Questions or comments? Drop us a line at: projectinfolit@pilresearch.org.in

Discussion questions

  1. How do you practice curiosity in your own academic and everyday life?
    1. What questions and contexts entice you into research?
    2. What shuts down or hinders your curiosity?
  2. As educators or instruction librarians, how do we reward students’ curiosity?
    1. When do we welcome it, or even ask for it?
    2. When do we constrain it?
    3. When have you seen students’ curiosity sparked – what kinds of topics, activities, and contexts encourage exploration and curiosity (“finding out about”) vs. finding a “right” answer?
  3. In her essay, how does Barbara Fister apply the concept “principled uncertainty” to information literacy instruction and helping students “stumble toward understanding?”
    1. How can students be taught to think about “knowledge as a social act”?
    2. What types of learning exercises would be useful for this learning outcome?
  4. How would you say the majority of the research assignments on your campus are structured? Do they tend to encourage students to find ready-made answers or encourage open-ended inquiry?
    1. According to Fister, what’s the cost to intellectual curiosity with this approach?
    2. What’s the key difference between asking students to “find out” rather than “find sources”?
  5. This essay focuses primarily on teaching and learning in higher education. The author criticizes first year college instruction for teaching an artificial sort of “research” which focuses on quoting sources. What parallels might be found in K-12 settings?
    1. Where does creativity fit in K-12 media and information literacy instruction?
    2. If K-12 teachers were free to teach media and information literacy without feeling the need to prepare students for these kinds of college-prep assignments, what would it look like?
    3. What would true K-12 information literacy look like? How is that similar or different to information literacy in higher education?
  6. What do ethical research practices look like in your everyday approach to information tasks?
    1. When is it more important to maintain an approach of open curiosity?
    2. What makes it challenging to maintain an approach of open curiosity?
    3. What strategies do you use to counter these challenges?
  7. What are the ethical research practices students use in their everyday information tasks?
    1. When are they pursuing knowledge for the advancement of understanding?
    2. When do they ask open-ended questions?
    3. When do they seek out a diversity of approaches and voices?
    4. How can assignments support these approaches to research?

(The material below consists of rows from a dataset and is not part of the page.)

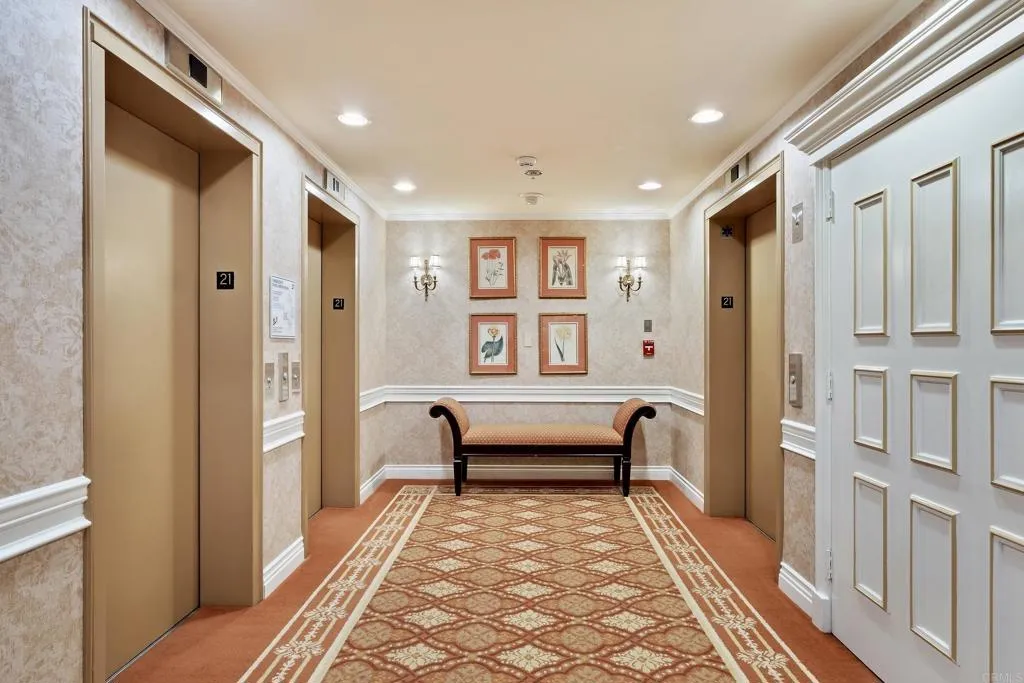 https://cdn.realtyfeed.com/cdn/127/306642031/82710c2ee040ff399065c8c9220e4c47.webp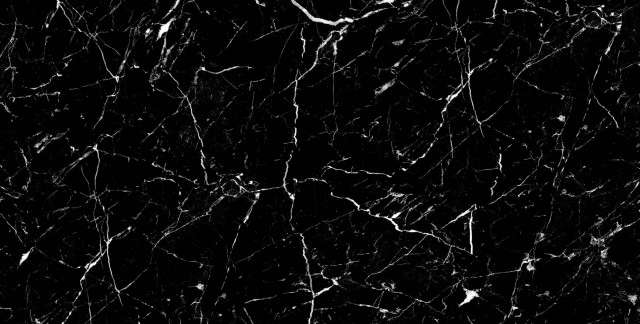 Black Marble (1200x600)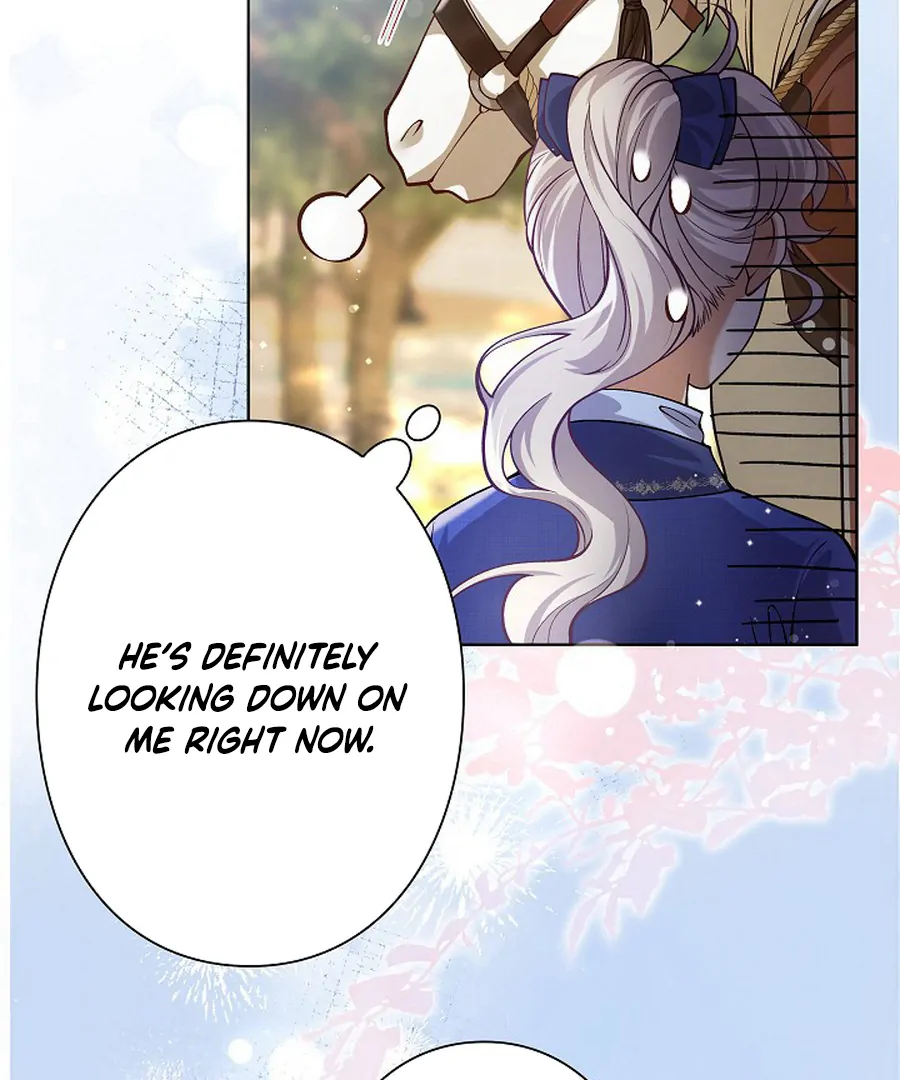 Final Boss’s Daughter Refuses Fate Of Death Chapter 15 - Page 44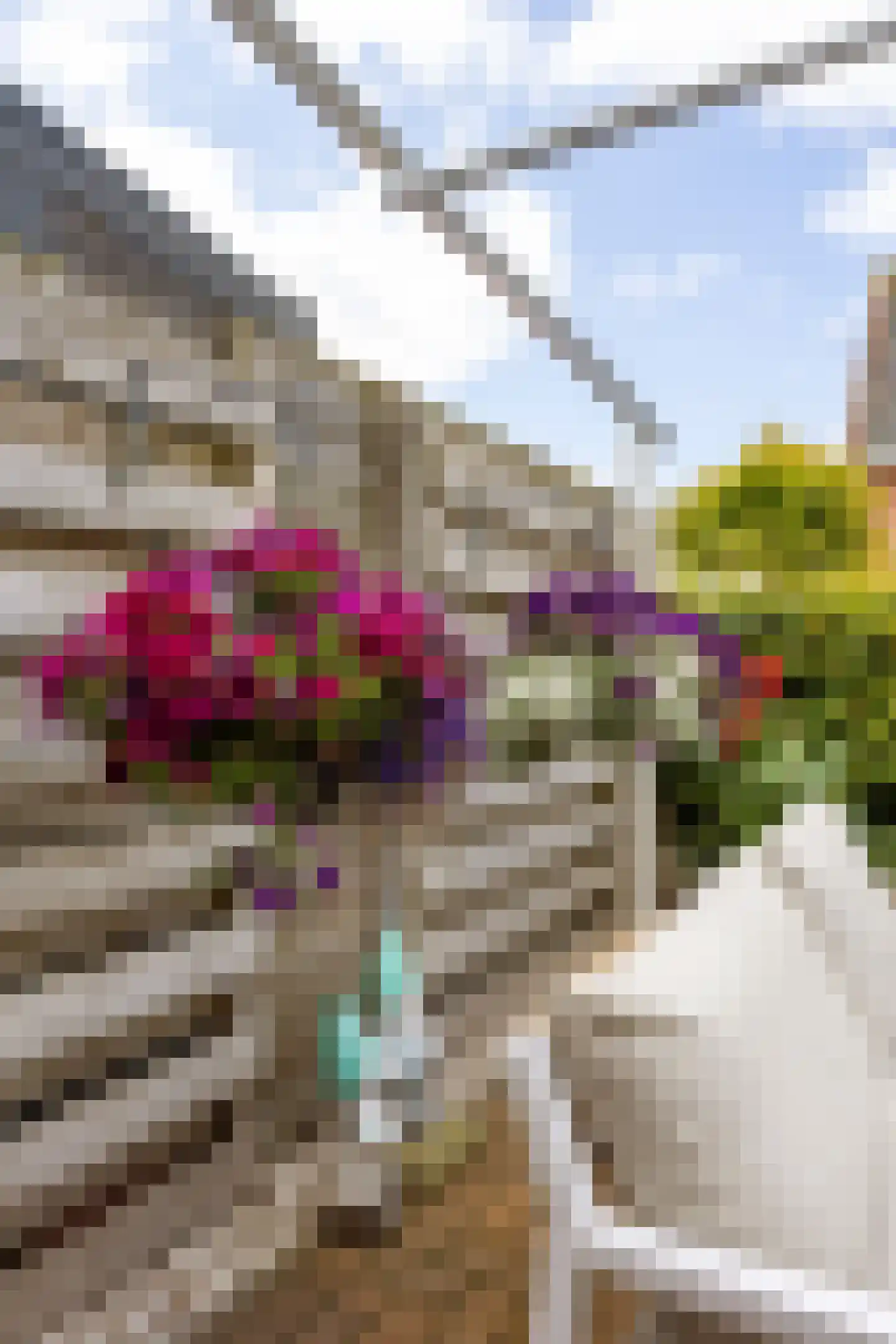Oosterweg 53 De Wilp thumbnail 61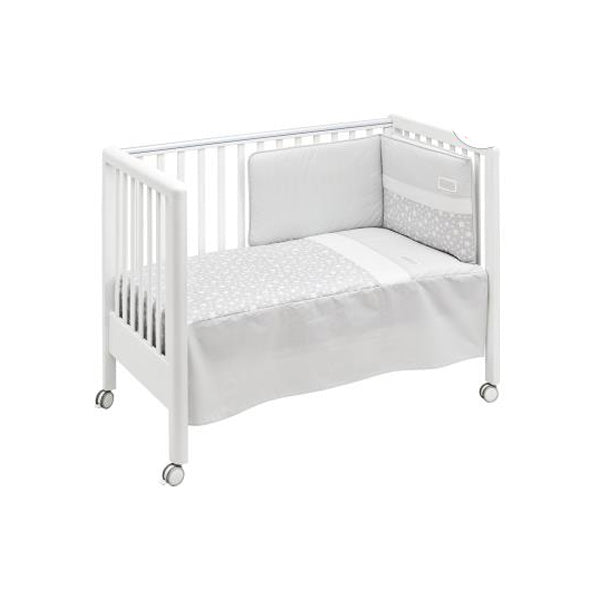 طقم كامبراس قطعتين 70×140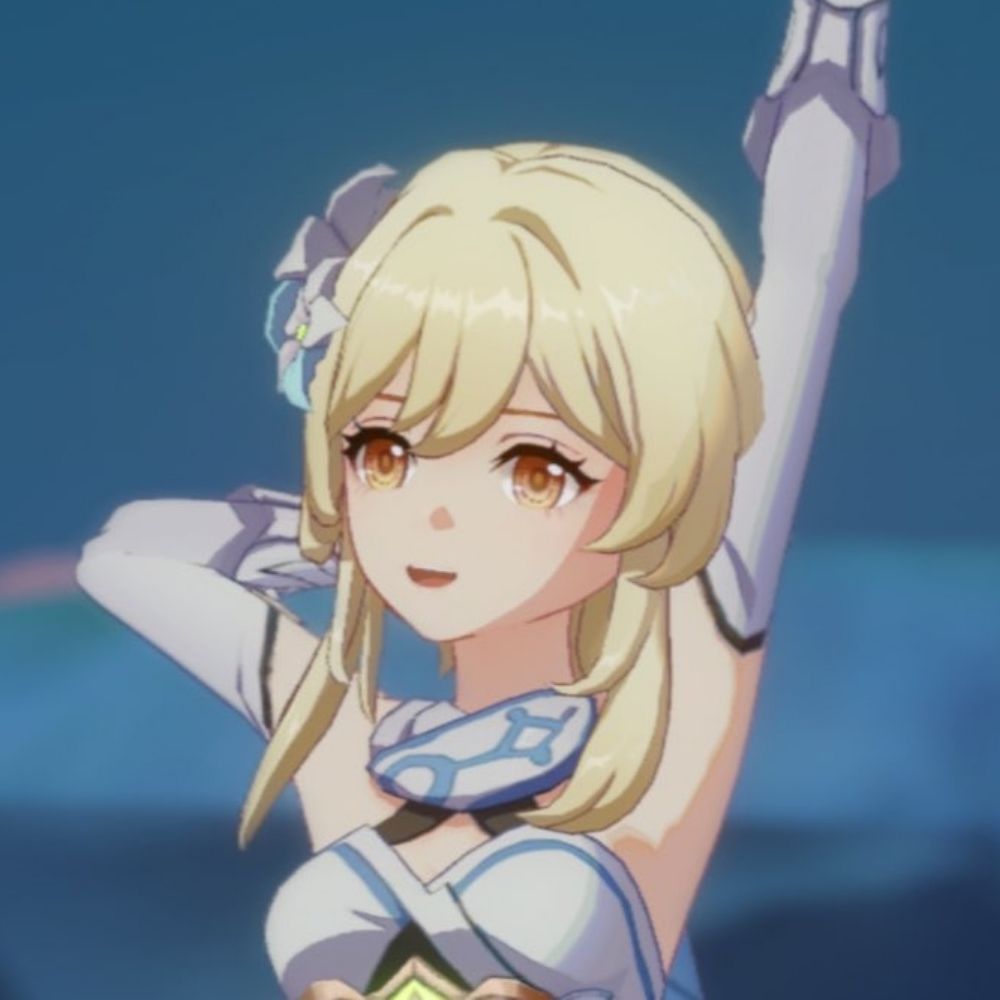 ぽや💫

  8. How do you teach students about ethical research practices beyond the narrow instruction about plagiarism?
    1. If you teach disciplinary research methods and practices, how do you draw connections to the ethical handling of information in other situations?
    2. How have your students responded?
    3. How does it impact students’ understanding of what research is when discussions of ethical research practice focus only on plagiarism?

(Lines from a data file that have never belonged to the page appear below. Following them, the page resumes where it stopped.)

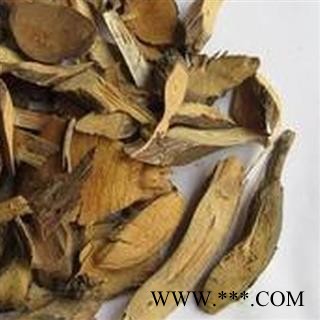 小丽百草行一扫光、黎辣根、朴累干、铁包金、布李根、黎辣根、朴累干、统货图2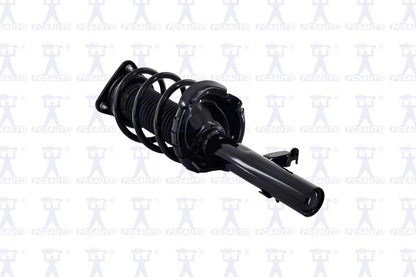 Focus Auto Parts Suspension Strut and Coil Spring Assembly 3335877R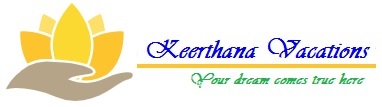 keerthana-vacations-logo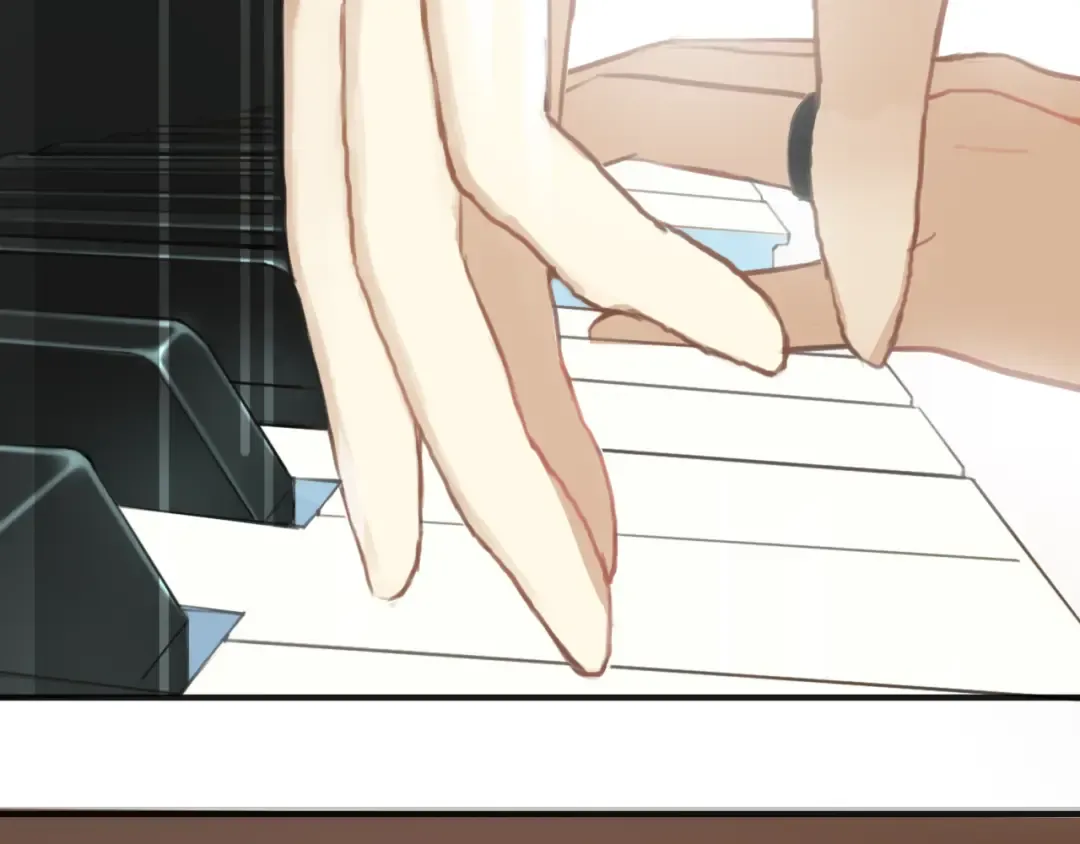 第31话 该原谅吗？ 第14页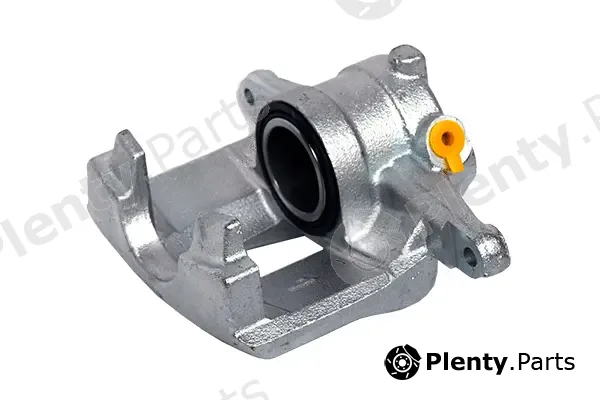 Asam Automotive 99928 — Brake Caliper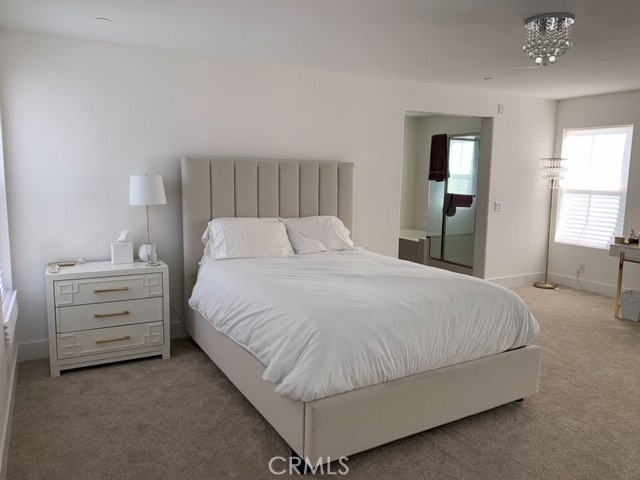 1129 Abelia Property Photo 14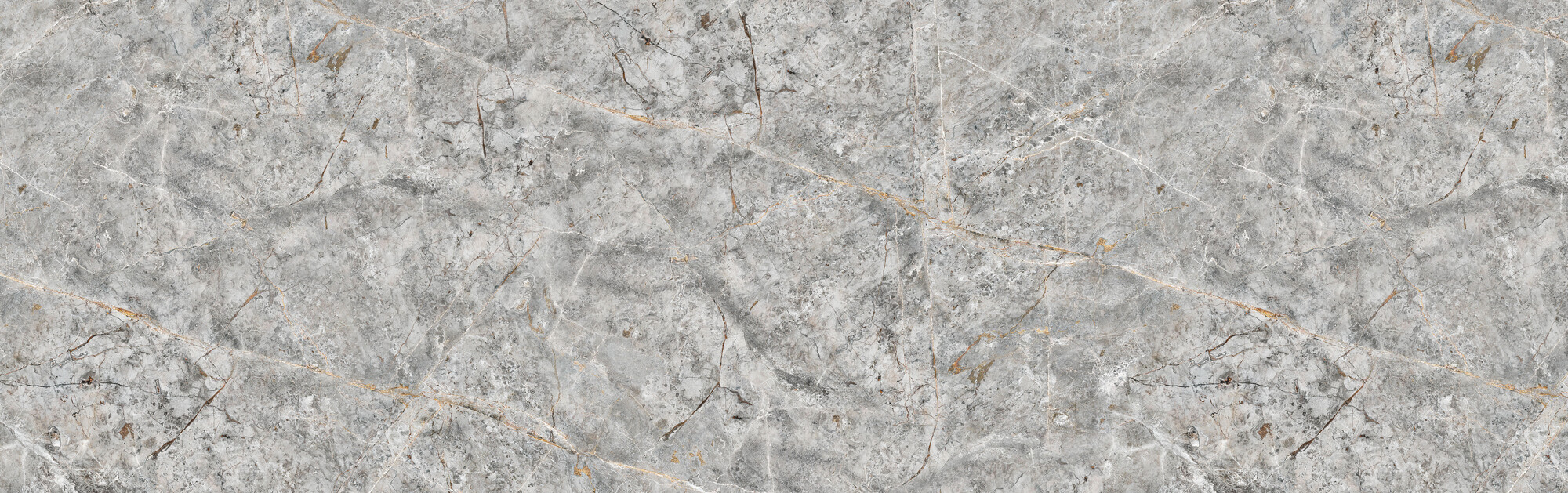 Пример работы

  9. Fister points to changes in the Google interface that might work against open exploration by presenting short, preselected answers to user queries. Think about the tools you search with and teach:
    1. How do their interfaces support or constrain exploration?

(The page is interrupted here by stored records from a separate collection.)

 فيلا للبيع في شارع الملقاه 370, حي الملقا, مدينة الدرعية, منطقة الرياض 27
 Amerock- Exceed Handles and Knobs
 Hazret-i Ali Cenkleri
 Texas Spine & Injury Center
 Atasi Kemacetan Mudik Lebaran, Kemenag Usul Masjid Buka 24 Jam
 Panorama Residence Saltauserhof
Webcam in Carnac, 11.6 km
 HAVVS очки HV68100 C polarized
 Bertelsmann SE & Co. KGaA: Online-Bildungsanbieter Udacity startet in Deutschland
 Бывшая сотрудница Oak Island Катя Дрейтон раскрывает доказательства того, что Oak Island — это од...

    2. Do they have tools that you could use (thinking of mind maps, ‘related sites’) to foster curiosity?
    3. If they constrain exploration, are there ways you counter this through instruction?
    4. More generally, what role do you think design plays in the responsibility that technological systems hold for encouraging deeper modes of inquiry, rather than transactional exchanges of search terms for knowledge?
  10. Fister discusses how uncertainty has been weaponized to drive people to the false certainties of conspiracy theories, to foster distrust in authorities and cloak misinformation campaigns in the guise of humor. How can we alert learners to this without further increasing their cynicism about all information?
  11. Fister concludes her essay by providing some fairly straightforward suggestions for first steps to combating instruction around finding simple answers. Given your own teaching environment and style, what are things you can integrate into your own lessons to embrace uncertainty?